• [SHORT PROBLEM 1]
Print the part of the DVC comment thread that begins at the words "Yes! Thank you" and ends after the words "could help me?".
• [SHORT PROBLEM 2]
Carry on the comment thread about the DVC tutorial, starting after its last comment.

• [EXCERPT TO READ]
────
I'm just starting to get acquainted with MLOps at work, and I must say, this entire series of videos is SUPER useful! I'll be recommending this channel to everyone I know in my circles. Thanks a ton for everything you do, Elle! :D
Thank you so much for this tutorial. I was struggling to understand how exactly DVC connected to cloud services, and your Google Drive example was extremely clear and simple.
-d flag is not working in 'v3.42.0' at 3:33. --default flag worked perfectly also the authentication is changed by little bit. This is for those who are watching in 2024.
Yes! Thank you @CRCE__Harkik_Prajapati! 🙏 Please see notes in the description about these updated docs: ✨ 𝗥𝗲𝗺𝗼𝘁𝗲 𝗠𝗼𝗱𝗶𝗳𝘆 𝗗𝗼𝗰𝘀: dvc.org/doc/command-reference/remote/modify ⚙️ 𝗛𝗼𝘄 𝘁𝗼 𝗦𝗲𝘁𝘂𝗽 𝗮 𝗚𝗼𝗼𝗴𝗹𝗲 𝗗𝗿𝗶𝘃𝗲 𝗗𝗩𝗖 𝗥𝗲𝗺𝗼𝘁𝗲: dvc.org/doc/user-guide/data-management/remote-storage/google-drive
Thanks for the intro! This was super helpful. Now I'm trying to use DVC for a computer vision project but I'm running into issues. My dataset is not too large ~40GB, I ran `dvc add` and it's been running for almost half an hour. Is this normal? I'm trying to find tutorials going through how to manage CV datasets but no luck. Do you know of any tutorials/documentation that could help me?
@Sabrina Pereira We see you found Alex's video Machine Learning Experimentation with DVC and VS Code. We are currently working on a new tool that will work with MUCH larger datasets, but in the meantime you may want to check out how DeepXHub uses DVC and CML in their CV projects: th-cam.com/video/GEpmbgR9dLo/w-d-xo.html
I enjoyed the video, but I have a question: isn't Git LFS accomplishing the same goal? My understanding is that we can already use Git LFS to store large files outside of our repositories, but still track their versioning. What would be the advantage of using DVC instead of Git LFS in this case?
────
• [AVAILABLE DATA]
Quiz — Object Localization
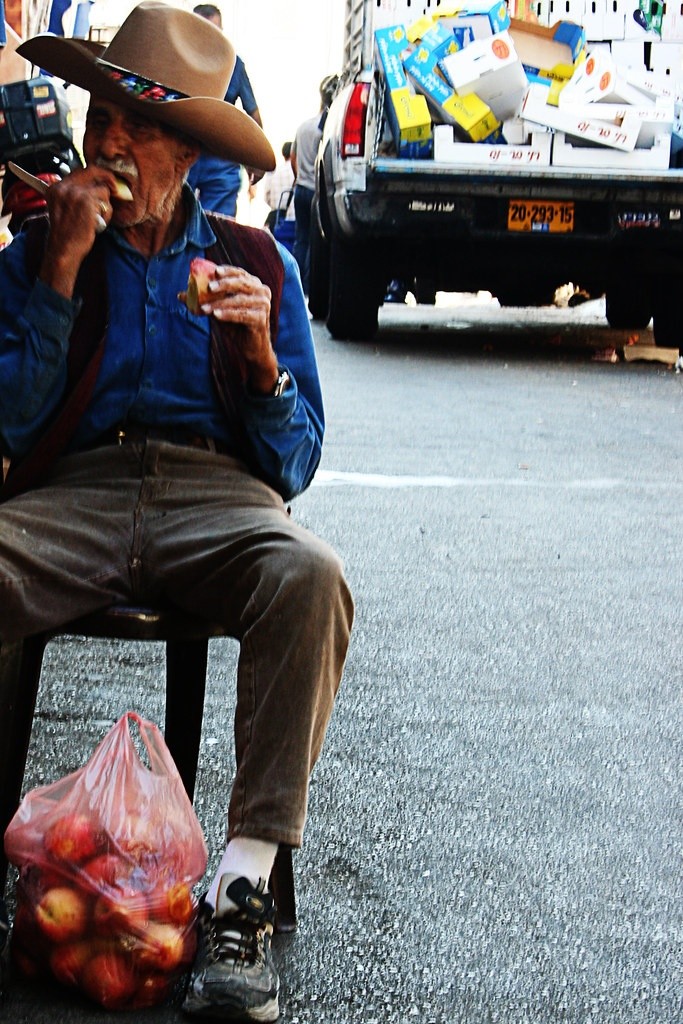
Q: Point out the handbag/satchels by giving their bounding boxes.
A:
────
• [EXERCISE ANSWER 1]
Yes! Thank you @CRCE__Harkik_Prajapati! 🙏 Please see notes in the description about these updated docs: ✨ 𝗥𝗲𝗺𝗼𝘁𝗲 𝗠𝗼𝗱𝗶𝗳𝘆 𝗗𝗼𝗰𝘀: dvc.org/doc/command-reference/remote/modify ⚙️ 𝗛𝗼𝘄 𝘁𝗼 𝗦𝗲𝘁𝘂𝗽 𝗮 𝗚𝗼𝗼𝗴𝗹𝗲 𝗗𝗿𝗶𝘃𝗲 𝗗𝗩𝗖 𝗥𝗲𝗺𝗼𝘁𝗲: dvc.org/doc/user-guide/data-management/remote-storage/google-drive
Thanks for the intro! This was super helpful. Now I'm trying to use DVC for a computer vision project but I'm running into issues. My dataset is not too large ~40GB, I ran `dvc add` and it's been running for almost half an hour. Is this normal? I'm trying to find tutorials going through how to manage CV datasets but no luck. Do you know of any tutorials/documentation that could help me?

• [EXERCISE ANSWER 2]
@douglasmsantos Thanks for the question! Here's a great blog post from one of our Community members that addresses the issue and why they switched: mlops.systems/tools/redactionmodel/computervision/mlops/2022/05/24/data-versioning-dvc.html And you can check out our docs around the issue here: dvc.org/doc/user-guide#comparison-with-related-technologies
facing this error dvc push ERROR: unexpected error - Failed to authenticate GDrive: Access token refresh failed: invalid_grant: Token has been expired or revoked.
Hi @pratikmore_14! Thanks for the question! We noted in the description that this is one of our older videos and Google has adjusted how things need to be set up. So sorry for the confusion! Please take a look at these two docs for the most up-to-date info and let us know if you are having any more issues! ✨ 𝗥𝗲𝗺𝗼𝘁𝗲 𝗠𝗼𝗱𝗶𝗳𝘆 𝗗𝗼𝗰𝘀:dvc.org/doc/command-reference/remote/modify ⚙️ 𝗛𝗼𝘄 𝘁𝗼 𝗦𝗲𝘁𝘂𝗽 𝗮 𝗚𝗼𝗼𝗴𝗹𝗲 𝗗𝗿𝗶𝘃𝗲 𝗗𝗩𝗖 𝗥𝗲𝗺𝗼𝘁𝗲: dvc.org/doc/user-guide/data-management/remote-storage/google-drive
Here is an article from a community member that was using git lfs and how and why they migrated to DVC: mlops.systems/posts/2022-05-24-data-versioning-dvc.html
Wondering how does this work. I mean the data is in Google drive and git only has 'pointer' so how once we have changed our head of pointer to previous version it is able to quickly grab data from drive? Is it cached?
You should run `dvc pull` or `dvc checkout` to grab data from your drive. Cached - yes, DVC caches data locally after `dvc pull`. Hint: git hooks can automate this dvc.org/doc/command-reference/install#installed-git-hooks
Sorry for the issue. See the description for some updated docs links to help you with this as this is one of our older videos. You may also be interested in our course at learn.iterative.ai
Hi Elle. Is there a possible way to add a new file to dvc via python script? Currently I run "DVC add " using subprocess in python when I want to track new data with dvc.
Is there anything equivalent for version controlling the data in an RMDB? Like for each push to git, instead of push .dvc and changes to Google drive, can it runs db commit and log data versions to RMDBs and record them down in a db log table etc, and reverting data shall be done at DB level?
Will it attempt to re-upload if a connection to remote breaks and then is re-established? We have a NAS that can act funky sometimes. Will this works with folders and subfolders? Or is there tracking per each file?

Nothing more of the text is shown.